Bilbo looked past him to see the blonde teenager waving at him across the lobby. ‘Oh,’ he said, feeling oddly disappointed. ‘I didn’t mind,’ his treacherous mouth let slip.

‘Is that so? Then it’s a good thing I’m not in the habit of asking things I don’t mean.’

Blue eyes regarded him with a dangerous intensity. Bilbo blinked. ‘Then you two are not together?’ he nodded slightly towards Dwalin.

'Does it bother you if we are? Only please say it now and not in the bedroom.'

Well, Thorin Durin did not dance around the point, now did he? ‘No,’ Bilbo said quickly, ‘if it doesn’t bother him, it doesn’t bother me.’

‘Why would it bother him?' Thorin asked, his face quickly taking on a more serious cast. ‘You think I would suggest what I just did without his say-so?’

‘I barely know either of you,’ Bilbo countered, ‘I don’t know what to think.’

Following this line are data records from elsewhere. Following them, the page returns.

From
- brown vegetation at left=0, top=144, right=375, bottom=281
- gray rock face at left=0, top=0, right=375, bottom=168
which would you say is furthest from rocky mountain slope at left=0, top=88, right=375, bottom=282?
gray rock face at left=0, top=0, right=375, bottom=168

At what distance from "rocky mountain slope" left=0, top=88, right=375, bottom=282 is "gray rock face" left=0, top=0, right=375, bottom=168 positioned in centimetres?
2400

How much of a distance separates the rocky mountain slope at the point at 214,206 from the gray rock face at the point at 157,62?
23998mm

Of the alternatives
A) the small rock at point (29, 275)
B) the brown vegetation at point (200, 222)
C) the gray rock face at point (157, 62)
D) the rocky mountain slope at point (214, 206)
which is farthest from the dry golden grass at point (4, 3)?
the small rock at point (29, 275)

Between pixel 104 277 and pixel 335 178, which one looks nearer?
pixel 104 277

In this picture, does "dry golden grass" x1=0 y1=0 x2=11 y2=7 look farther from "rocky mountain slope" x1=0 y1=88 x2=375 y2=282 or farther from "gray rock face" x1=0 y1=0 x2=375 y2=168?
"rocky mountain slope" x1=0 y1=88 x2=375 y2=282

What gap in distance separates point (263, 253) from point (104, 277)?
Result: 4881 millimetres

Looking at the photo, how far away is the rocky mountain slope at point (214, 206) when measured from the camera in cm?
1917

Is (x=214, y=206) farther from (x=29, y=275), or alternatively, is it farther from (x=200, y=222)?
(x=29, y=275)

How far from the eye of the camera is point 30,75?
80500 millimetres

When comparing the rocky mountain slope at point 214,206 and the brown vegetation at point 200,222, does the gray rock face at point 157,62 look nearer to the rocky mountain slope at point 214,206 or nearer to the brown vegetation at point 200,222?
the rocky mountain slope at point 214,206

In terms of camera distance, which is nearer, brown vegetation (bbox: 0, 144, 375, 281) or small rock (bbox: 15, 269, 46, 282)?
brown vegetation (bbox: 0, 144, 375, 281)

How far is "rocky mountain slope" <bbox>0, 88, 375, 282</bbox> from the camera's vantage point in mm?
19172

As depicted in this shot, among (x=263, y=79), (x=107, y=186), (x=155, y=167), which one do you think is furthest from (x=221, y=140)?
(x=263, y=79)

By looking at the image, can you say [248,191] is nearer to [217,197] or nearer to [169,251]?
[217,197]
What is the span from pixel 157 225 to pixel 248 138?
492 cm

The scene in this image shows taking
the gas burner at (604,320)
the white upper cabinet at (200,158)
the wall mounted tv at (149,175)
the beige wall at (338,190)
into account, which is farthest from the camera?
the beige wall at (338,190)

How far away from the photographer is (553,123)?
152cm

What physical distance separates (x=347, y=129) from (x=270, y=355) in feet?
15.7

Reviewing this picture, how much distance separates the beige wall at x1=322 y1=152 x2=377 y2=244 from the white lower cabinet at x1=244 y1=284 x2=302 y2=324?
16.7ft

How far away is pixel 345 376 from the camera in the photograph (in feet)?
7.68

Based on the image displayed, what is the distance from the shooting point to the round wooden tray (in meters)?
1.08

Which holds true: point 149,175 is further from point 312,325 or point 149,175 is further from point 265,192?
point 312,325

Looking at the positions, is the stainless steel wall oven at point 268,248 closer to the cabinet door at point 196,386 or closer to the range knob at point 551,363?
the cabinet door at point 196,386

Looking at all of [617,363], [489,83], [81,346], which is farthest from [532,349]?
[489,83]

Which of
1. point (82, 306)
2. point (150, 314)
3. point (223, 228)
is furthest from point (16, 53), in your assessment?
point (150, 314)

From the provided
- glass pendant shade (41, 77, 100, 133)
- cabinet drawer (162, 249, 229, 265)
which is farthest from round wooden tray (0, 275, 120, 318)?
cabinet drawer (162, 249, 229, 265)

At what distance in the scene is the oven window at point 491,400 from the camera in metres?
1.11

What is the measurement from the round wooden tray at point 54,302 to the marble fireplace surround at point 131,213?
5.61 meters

‘Then you should know Dwalin has been ogling your pretty self since the first time he saw you. Only he's convinced that you're straighter than an I-beam and I'll only make a fool of myself.'

Bilbo snorted. 'That’s a fine one coming from someone who looks like he could bend steel with his bare hands–' he stopped to think for a second. ‘Actually, let’s prove him you’re not a fool.’ He waved a hand to catch Dwalin’s attention.

Dwalin's face was unreadable as he marched to the desk and took his place – as Bilbo always thought it – beside Thorin. 'Yes?' he said curtly.

'I don’t believe we’ve ever been introduced. Bilbo Baggins.’ Bilbo held out a hand.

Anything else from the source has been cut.